━━ Data provided

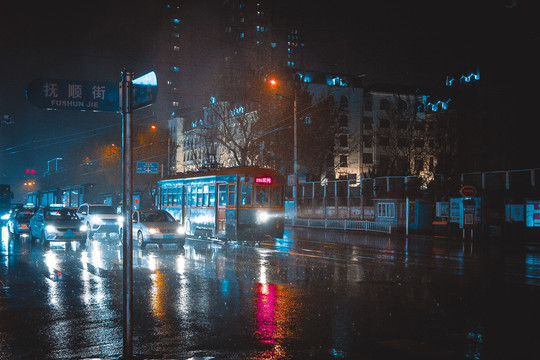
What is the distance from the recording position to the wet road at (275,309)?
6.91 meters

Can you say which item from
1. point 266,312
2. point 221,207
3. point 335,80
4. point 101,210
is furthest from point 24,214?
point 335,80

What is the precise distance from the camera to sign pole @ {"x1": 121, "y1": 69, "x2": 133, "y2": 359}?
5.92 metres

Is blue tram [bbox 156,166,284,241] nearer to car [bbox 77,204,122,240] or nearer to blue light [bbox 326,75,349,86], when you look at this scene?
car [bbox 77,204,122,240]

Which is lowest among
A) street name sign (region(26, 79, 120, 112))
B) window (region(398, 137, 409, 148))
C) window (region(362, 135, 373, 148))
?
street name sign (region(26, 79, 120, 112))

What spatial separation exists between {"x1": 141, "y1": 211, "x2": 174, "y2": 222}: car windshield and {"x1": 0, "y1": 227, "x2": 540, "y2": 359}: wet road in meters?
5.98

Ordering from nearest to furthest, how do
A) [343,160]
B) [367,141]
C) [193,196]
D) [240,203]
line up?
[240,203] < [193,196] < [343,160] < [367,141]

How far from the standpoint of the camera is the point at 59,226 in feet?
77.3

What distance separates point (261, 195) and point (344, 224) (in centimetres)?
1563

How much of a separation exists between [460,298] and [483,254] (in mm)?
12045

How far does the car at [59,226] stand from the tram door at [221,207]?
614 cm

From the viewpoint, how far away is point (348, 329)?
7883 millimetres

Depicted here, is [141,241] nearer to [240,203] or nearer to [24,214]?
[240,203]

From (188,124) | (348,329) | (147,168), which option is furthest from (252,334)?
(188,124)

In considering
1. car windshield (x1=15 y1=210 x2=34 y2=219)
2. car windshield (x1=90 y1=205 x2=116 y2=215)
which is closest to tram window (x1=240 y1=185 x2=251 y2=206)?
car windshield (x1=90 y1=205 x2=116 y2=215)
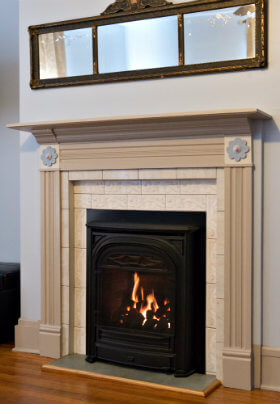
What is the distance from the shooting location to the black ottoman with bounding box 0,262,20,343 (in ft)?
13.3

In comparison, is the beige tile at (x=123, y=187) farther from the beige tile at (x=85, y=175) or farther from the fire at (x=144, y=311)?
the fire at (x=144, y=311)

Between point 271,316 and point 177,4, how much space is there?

━━━━

* Short exercise
Copy all the records above word for word, but leave out the pictures.

* Written solution
What is the distance from the recording position to the wet road at (275,309)?
6.91 meters

Can you say which item from
1. point 266,312
2. point 221,207
3. point 335,80
4. point 101,210
is furthest from point 24,214?
point 335,80

What is the precise distance from the camera to sign pole @ {"x1": 121, "y1": 69, "x2": 133, "y2": 359}?
5.92 metres

Is blue tram [bbox 156,166,284,241] nearer to car [bbox 77,204,122,240] or nearer to blue light [bbox 326,75,349,86], when you look at this scene?
car [bbox 77,204,122,240]

Which is lowest among
A) street name sign (region(26, 79, 120, 112))
B) window (region(398, 137, 409, 148))
C) window (region(362, 135, 373, 148))
?
street name sign (region(26, 79, 120, 112))

What spatial separation exists between {"x1": 141, "y1": 211, "x2": 174, "y2": 222}: car windshield and {"x1": 0, "y1": 227, "x2": 540, "y2": 359}: wet road in meters?
5.98

Ordering from nearest to furthest, how do
A) [343,160]
B) [367,141]
C) [193,196]
D) [240,203]
line up?
[240,203] < [193,196] < [343,160] < [367,141]

How far from the standpoint of the camera is the point at 59,226 in feet?
77.3

What distance separates point (261, 195) and point (344, 224) (in centimetres)?
1563

How much of a separation exists between [460,298] and [483,254] (in mm)?
12045

How far does the car at [59,226] stand from the tram door at [221,207]?
614 cm

From the viewpoint, how far away is point (348, 329)?
7883 millimetres

Depicted here, is [141,241] nearer to [240,203] or nearer to [24,214]?
[240,203]

From (188,124) | (348,329) | (147,168), which option is furthest from (252,334)?
(188,124)

In considering
1. car windshield (x1=15 y1=210 x2=34 y2=219)
2. car windshield (x1=90 y1=205 x2=116 y2=215)
which is closest to tram window (x1=240 y1=185 x2=251 y2=206)?
car windshield (x1=90 y1=205 x2=116 y2=215)
What is the distance from the shooting location to the black ottoman with bounding box 0,262,20,343 (in ft)?
13.3

In comparison, is the beige tile at (x=123, y=187) farther from the beige tile at (x=85, y=175) or farther from the fire at (x=144, y=311)?
the fire at (x=144, y=311)

Between point 271,316 and point 177,4, how much space is there?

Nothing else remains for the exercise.